Goal » In the material below, reproduce only the stretch from the line containing "How large a" through the line containing "51562 millimetres". Swap each "grassy bank" for "grassy verge" and leave everything else untouched.

Supplied material »
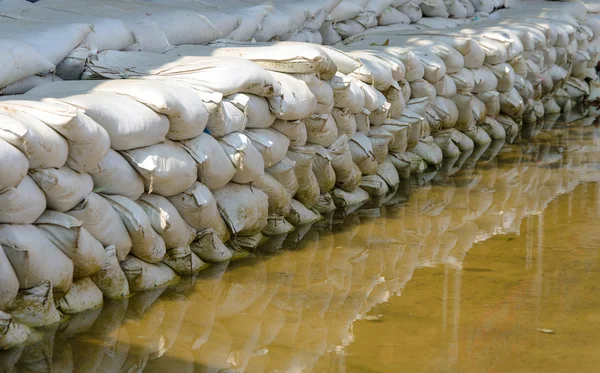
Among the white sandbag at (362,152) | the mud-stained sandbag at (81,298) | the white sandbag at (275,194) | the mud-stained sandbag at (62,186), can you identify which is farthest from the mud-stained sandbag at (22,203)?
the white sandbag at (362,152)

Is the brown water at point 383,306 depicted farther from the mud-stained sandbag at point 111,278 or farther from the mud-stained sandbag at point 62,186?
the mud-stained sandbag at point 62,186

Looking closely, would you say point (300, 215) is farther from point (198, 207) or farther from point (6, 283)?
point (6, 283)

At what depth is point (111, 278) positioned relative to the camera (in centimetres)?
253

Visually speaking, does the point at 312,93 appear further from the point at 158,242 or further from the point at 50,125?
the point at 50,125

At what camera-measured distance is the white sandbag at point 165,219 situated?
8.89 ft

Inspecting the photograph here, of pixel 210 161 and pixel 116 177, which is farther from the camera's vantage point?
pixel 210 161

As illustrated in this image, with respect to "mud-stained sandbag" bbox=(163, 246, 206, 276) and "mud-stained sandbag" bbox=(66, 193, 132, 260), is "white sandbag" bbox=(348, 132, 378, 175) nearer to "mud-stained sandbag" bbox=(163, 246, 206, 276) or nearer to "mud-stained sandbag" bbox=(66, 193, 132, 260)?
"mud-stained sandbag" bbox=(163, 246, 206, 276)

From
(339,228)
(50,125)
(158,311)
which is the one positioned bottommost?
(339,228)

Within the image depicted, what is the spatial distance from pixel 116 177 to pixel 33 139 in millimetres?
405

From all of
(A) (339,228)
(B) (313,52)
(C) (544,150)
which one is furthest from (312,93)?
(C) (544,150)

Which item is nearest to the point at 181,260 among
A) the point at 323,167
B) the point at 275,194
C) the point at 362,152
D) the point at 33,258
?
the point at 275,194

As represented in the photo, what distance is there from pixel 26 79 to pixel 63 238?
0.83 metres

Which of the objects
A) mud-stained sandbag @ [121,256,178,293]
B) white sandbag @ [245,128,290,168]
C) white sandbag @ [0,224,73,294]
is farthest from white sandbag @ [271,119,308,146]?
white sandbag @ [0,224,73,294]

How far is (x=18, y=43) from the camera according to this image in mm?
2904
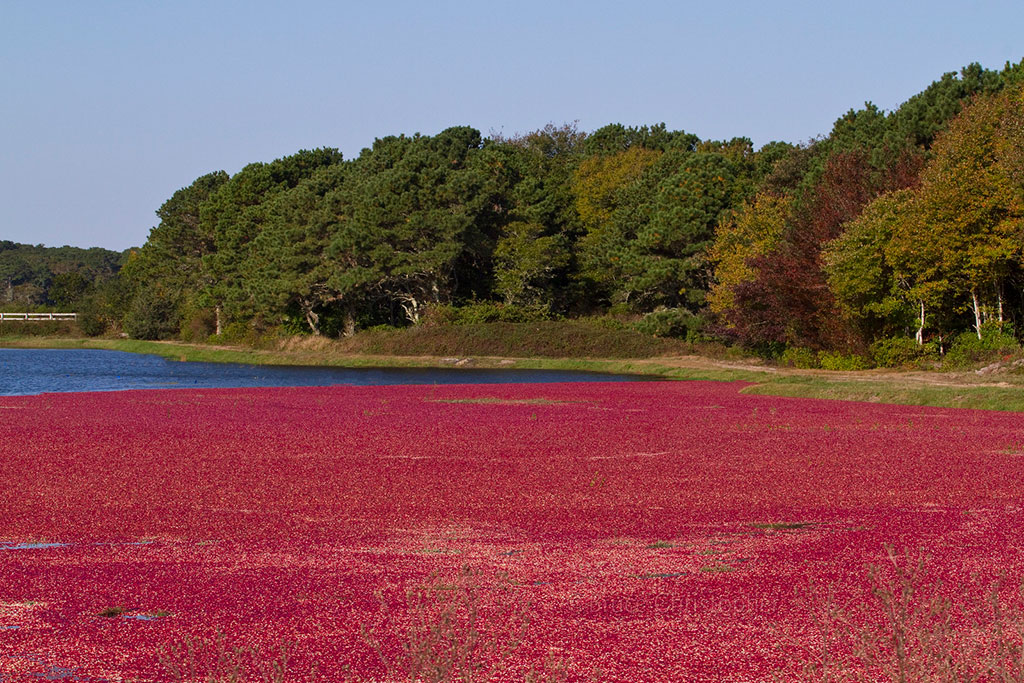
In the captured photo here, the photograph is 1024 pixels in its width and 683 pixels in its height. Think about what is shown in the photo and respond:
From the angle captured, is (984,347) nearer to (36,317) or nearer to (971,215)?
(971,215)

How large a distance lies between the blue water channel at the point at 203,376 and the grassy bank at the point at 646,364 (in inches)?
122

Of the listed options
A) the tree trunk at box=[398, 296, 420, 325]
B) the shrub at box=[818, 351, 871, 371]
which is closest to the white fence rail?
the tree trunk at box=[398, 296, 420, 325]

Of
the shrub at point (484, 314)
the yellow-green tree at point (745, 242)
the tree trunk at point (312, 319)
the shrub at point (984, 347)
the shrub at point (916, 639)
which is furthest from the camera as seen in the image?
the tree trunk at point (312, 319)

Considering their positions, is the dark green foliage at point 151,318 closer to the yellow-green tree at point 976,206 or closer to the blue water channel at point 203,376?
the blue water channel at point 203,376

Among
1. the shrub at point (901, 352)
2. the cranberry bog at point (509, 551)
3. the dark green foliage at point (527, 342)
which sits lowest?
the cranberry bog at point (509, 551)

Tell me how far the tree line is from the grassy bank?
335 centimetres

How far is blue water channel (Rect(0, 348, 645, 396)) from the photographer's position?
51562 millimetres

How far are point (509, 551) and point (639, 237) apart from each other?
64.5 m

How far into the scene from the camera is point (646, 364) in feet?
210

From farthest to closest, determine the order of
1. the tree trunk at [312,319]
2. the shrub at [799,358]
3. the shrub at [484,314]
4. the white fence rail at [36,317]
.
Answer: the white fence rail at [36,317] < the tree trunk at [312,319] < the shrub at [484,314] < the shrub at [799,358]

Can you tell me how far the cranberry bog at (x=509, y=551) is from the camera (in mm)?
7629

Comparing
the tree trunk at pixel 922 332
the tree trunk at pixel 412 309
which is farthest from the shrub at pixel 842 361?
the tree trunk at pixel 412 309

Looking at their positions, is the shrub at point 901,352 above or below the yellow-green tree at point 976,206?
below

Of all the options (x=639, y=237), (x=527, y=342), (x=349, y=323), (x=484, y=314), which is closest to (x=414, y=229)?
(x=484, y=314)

Correct response »
How large a distance lies between the blue water channel at the point at 203,376 and the grassy verge at the point at 646,364 (in inches)?
122

Of the listed options
A) the tree trunk at box=[398, 296, 420, 325]
B) the shrub at box=[818, 351, 871, 371]
which is closest to the white fence rail?
the tree trunk at box=[398, 296, 420, 325]

Of
the shrub at point (484, 314)
the yellow-green tree at point (745, 242)
the tree trunk at point (312, 319)
the shrub at point (984, 347)
the shrub at point (916, 639)
which is furthest from the camera as seen in the image?
the tree trunk at point (312, 319)

Considering their positions, is the dark green foliage at point 151,318 closer to the yellow-green tree at point 976,206 or closer to the blue water channel at point 203,376?
the blue water channel at point 203,376

Among
1. the shrub at point (901, 352)
2. the cranberry bog at point (509, 551)
3. the dark green foliage at point (527, 342)
which sits lowest?
the cranberry bog at point (509, 551)

Tell me how far the tree line is from the grassy verge?
335 centimetres

How far is blue water channel (Rect(0, 348, 645, 396)) from the photographer's position?
51562 millimetres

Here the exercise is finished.